Preferably the char is used in the concrete composition without any chemical modification or treatment which would produce a functionalised char (for example, reaction with sulfuric acid to sulfonate the char).

The method comprises mixing the pyrolysis char into a concrete composition. The mixing step may be performed by hand or by use of a mixing machine, such as a concrete mixer. All such steps are well known in the art since concrete production has a long history and development. According to one alternative, the concrete composition is a dry power. That is, the filler is mixed with the cementitious ingredients to provide a concrete powder. This is then suitable for use on the addition of water to form a shapeable slurry. By providing the mixture as a dry powder it is suitable for storing before use. When it is desired to use the dry powder the method further comprises: adding water to form a ready-to-use concrete slurry, shaping the concrete slurry; and allowing the concrete slurry to dry/cure to form concrete.

According to an alternative method, the pyrolysis char is added to a concrete slurry. That is, the char is mixed through a pre-prepared concrete slurry and is thus immediately ready for use. The slurry can be shaped and used in place of a conventional concrete slurry. Thus, preferably the method further comprises: shaping the concrete slurry; and allowing the concrete slurry to dry/cure to form concrete.

Concrete is an artificial composite material, comprising a matrix of cementitious binder (typically a hydraulic cement such as Portland cement of which calcium hydroxide (often converted from limestone) is a key material) and a dispersed phase or "filler" of aggregate (typically a rocky material, loose stones, and sand). The binder "glues" the filler together to form a synthetic conglomerate. Many types of concrete are available, determined by the formulations of binders and the types of aggregate used to suit the application of the engineered material. These variables determine strength and density, as well as chemical and thermal resistance of the finished product.

The ingredients which form concrete are similarly well known. Preferably the concrete composition comprises a cementitious binder. Cement paste, most commonly made of Portland cement, is the most prevalent kind of concrete binder. For cementitious binders, water is mixed with the dry cement powder and aggregate, which produces a semi-liquid slurry (paste) that can be shaped, typically by pouring it into a form. The concrete solidifies and hardens through a chemical process called hydration where the binder is hydraulic. The water reacts with the cement, which bonds the other components together, creating a robust, stone-like material. Where the binder is non-hydraulic, the concrete solidifies and hardens through a chemical process called carbonation by reaction with carbon dioxide from the atmosphere. Other cementitious materials, such as fly ash and slag cement, are sometimes added — either pre-blended with the cement or directly as a concrete component — and become a part of the binder. Portland cement is the most common type of cement in general usage. It is a basic ingredient of concrete, mortar, and many plasters. It consists of a mixture of calcium silicates (alite, belite), aluminates and ferrites — compounds which combine calcium, silicon, aluminium and iron in forms which will react with water. Portland cement and similar materials are made by heating limestone (a source of calcium) with clay or shale (a source of silicon, aluminium and iron) and grinding this product (called clinker) with a source of sulfate (most commonly gypsum). Preferably the cementitious binder comprises calcium silicates, aluminates and ferrites.

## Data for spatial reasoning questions
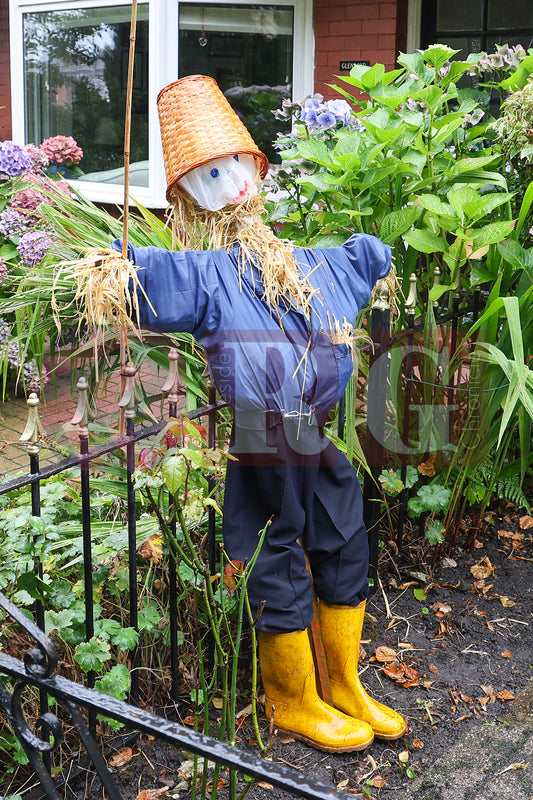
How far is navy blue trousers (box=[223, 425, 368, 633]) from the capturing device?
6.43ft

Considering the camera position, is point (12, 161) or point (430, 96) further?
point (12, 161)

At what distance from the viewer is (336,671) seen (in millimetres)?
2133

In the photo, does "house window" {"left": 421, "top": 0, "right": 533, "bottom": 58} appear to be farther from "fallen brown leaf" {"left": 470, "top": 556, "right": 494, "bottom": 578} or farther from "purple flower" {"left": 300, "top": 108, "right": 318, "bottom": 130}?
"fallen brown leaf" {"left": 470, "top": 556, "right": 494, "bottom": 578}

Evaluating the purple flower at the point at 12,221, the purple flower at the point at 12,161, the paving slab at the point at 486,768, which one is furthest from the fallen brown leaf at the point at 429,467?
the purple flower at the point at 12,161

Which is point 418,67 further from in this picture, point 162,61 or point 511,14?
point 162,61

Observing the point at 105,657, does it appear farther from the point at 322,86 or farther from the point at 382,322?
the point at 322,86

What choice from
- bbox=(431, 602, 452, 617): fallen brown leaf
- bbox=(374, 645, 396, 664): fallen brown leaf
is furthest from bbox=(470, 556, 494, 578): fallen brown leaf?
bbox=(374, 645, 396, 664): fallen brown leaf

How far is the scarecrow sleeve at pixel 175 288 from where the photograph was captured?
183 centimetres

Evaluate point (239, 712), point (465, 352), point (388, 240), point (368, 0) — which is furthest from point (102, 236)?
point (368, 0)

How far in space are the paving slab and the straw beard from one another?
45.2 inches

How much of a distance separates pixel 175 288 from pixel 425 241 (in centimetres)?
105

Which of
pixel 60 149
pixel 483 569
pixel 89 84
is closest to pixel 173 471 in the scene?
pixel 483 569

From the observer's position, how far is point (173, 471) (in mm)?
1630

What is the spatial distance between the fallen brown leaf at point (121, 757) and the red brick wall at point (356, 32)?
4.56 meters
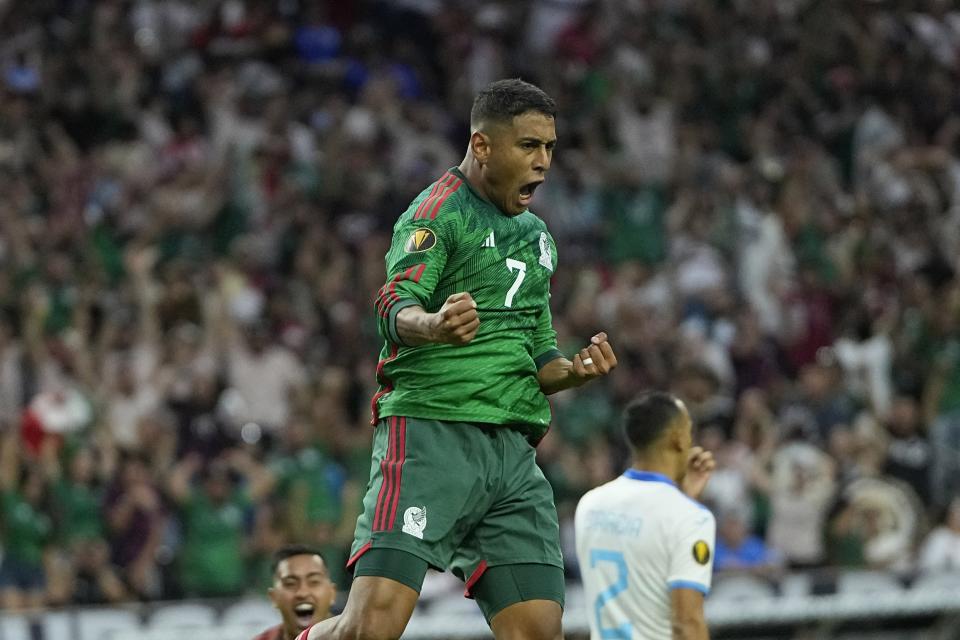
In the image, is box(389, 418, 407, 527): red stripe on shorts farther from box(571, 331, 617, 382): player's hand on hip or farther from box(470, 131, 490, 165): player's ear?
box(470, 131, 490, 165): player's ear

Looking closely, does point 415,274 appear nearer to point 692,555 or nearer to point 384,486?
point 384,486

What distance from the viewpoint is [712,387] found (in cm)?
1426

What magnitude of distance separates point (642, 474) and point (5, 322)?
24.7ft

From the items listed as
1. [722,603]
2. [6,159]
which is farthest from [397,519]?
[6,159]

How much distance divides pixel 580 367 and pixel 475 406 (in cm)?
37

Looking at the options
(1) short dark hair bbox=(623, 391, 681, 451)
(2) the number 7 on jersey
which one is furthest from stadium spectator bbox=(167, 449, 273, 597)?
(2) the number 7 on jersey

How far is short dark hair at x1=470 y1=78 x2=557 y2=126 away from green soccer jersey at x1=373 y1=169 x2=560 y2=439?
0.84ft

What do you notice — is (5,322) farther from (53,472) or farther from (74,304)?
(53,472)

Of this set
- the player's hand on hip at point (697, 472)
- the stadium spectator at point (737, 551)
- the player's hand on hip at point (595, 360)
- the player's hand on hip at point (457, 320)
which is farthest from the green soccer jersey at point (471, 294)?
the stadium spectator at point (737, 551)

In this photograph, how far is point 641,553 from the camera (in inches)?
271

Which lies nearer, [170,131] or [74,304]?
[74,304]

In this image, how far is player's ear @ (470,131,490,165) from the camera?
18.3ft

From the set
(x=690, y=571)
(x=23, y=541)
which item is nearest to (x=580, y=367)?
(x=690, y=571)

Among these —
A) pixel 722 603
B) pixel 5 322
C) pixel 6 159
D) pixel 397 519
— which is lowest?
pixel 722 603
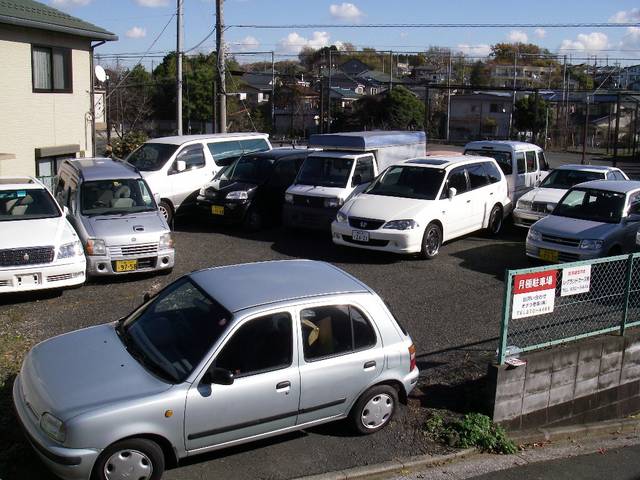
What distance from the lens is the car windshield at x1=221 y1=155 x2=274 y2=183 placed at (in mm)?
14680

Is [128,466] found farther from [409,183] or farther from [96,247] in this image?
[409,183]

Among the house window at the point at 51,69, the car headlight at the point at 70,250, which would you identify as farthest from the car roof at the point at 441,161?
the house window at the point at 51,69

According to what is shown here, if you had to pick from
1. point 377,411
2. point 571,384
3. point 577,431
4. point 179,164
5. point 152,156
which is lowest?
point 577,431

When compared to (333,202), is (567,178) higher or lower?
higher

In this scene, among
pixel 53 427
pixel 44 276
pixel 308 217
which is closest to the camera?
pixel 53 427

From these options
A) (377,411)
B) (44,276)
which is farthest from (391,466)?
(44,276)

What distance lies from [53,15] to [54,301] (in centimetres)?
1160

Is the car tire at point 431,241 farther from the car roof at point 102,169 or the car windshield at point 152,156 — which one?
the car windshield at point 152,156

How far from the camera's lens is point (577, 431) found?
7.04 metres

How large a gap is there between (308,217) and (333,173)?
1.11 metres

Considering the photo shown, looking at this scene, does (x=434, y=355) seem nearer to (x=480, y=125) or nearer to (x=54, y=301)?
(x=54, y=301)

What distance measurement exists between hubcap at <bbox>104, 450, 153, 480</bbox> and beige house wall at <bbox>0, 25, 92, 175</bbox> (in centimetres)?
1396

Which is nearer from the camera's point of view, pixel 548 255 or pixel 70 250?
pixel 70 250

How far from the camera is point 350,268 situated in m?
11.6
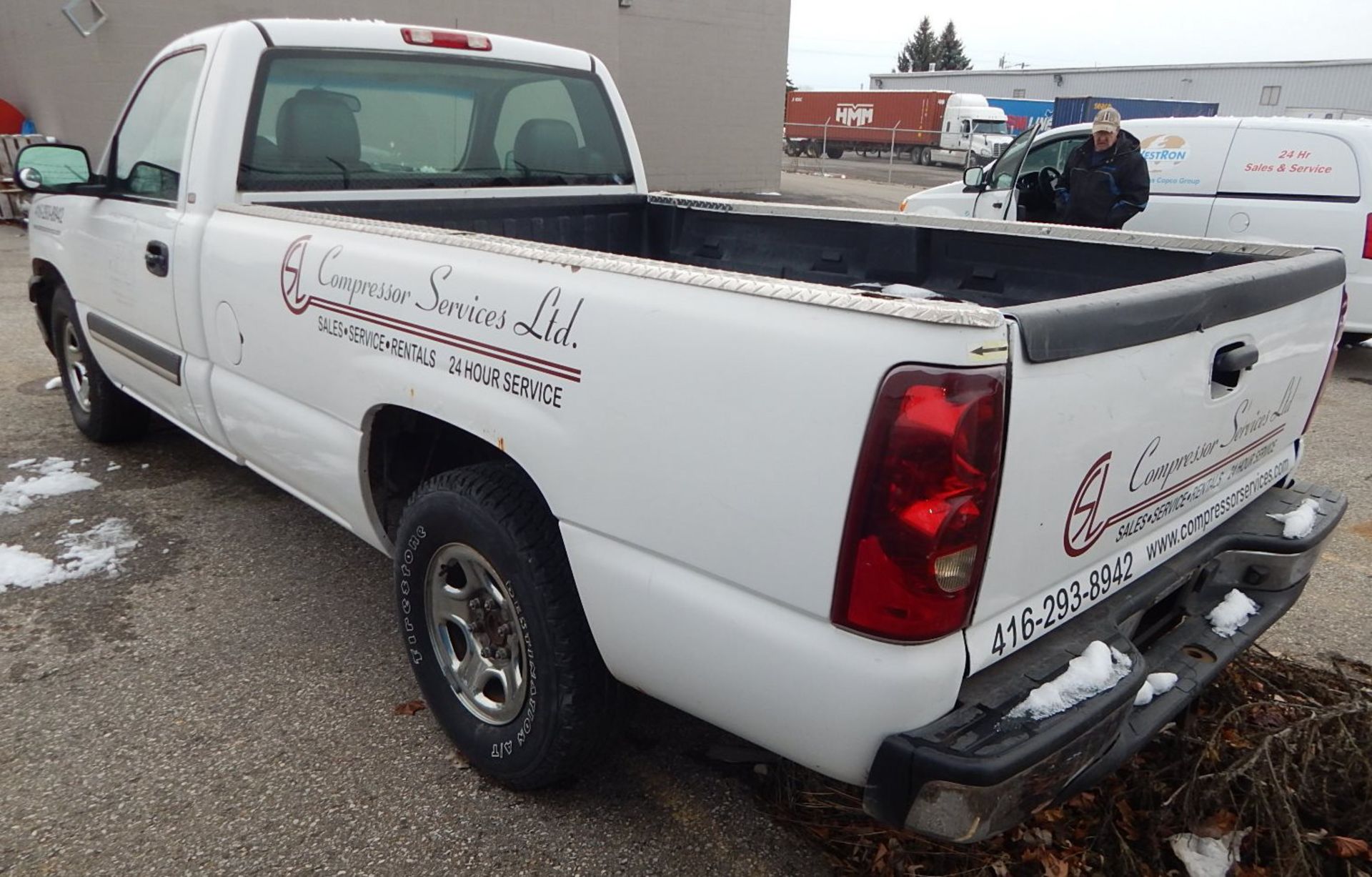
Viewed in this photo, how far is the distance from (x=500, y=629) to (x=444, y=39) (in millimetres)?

## Set of tasks
1 – According to the concrete excerpt, what process makes concrete solidify and harden when the binder is non-hydraulic?
2 – Print the concrete excerpt from "Preferably the char" up to and including "sulfonate the char).".
Work only from the concrete excerpt, not from the entries.

## Per-task outputs
1 – Carbonation, by reaction with carbon dioxide from the atmosphere.

2 –
Preferably the char is used in the concrete composition without any chemical modification or treatment which would produce a functionalised char (for example, reaction with sulfuric acid to sulfonate the char).